The new guidelines eliminate the category of prehypertension, which was used for blood pressures with a top number (systolic) between 120-139 mm Hg or a bottom number (diastolic) between 80-89 mm Hg. Patients with those readings now will be categorized as having either Elevated (120-129 and less than 80) or Stage I hypertension (130-139 or 80-89).

Previous guidelines classified 140/90 mm Hg as Stage 1 hypertension. This level is classified as Stage 2 hypertension under the new guidelines.

The impact of the new guidelines is expected to be greatest among younger people. The prevalence of high blood pressure is expected to triple among men under age 45, and double among women under 45 according to the report.

The new guidelines were developed by the American Heart Association, American College of Cardiology and 9 other health professional organisations. They were written by a panel of 21 scientists and health experts who reviewed more than 900 published studies.

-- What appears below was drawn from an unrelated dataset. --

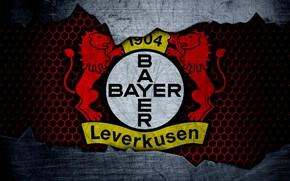 Picture wallpaper, sport, logo, football, Bayer Leverkusen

Other changes in the new guideline include:

  • Only prescribing medication for Stage I hypertension if a patient has already had a cardiovascular event such as a heart attack or stroke, or is at high risk of heart attack or stroke based on age, the presence of diabetes mellitus, chronic kidney disease or calculation of atherosclerotic risk (using the same risk calculator used in evaluating high cholesterol).
  • Recognizing that many people will need 2 or more types of medications to control their blood pressure, and that people may take their pills more consistently if multiple medications are combined into a single pill.
  • Identifying socioeconomic status and psycho-social stress as risk factors for high blood pressure that should be considered in a patient’s plan of care.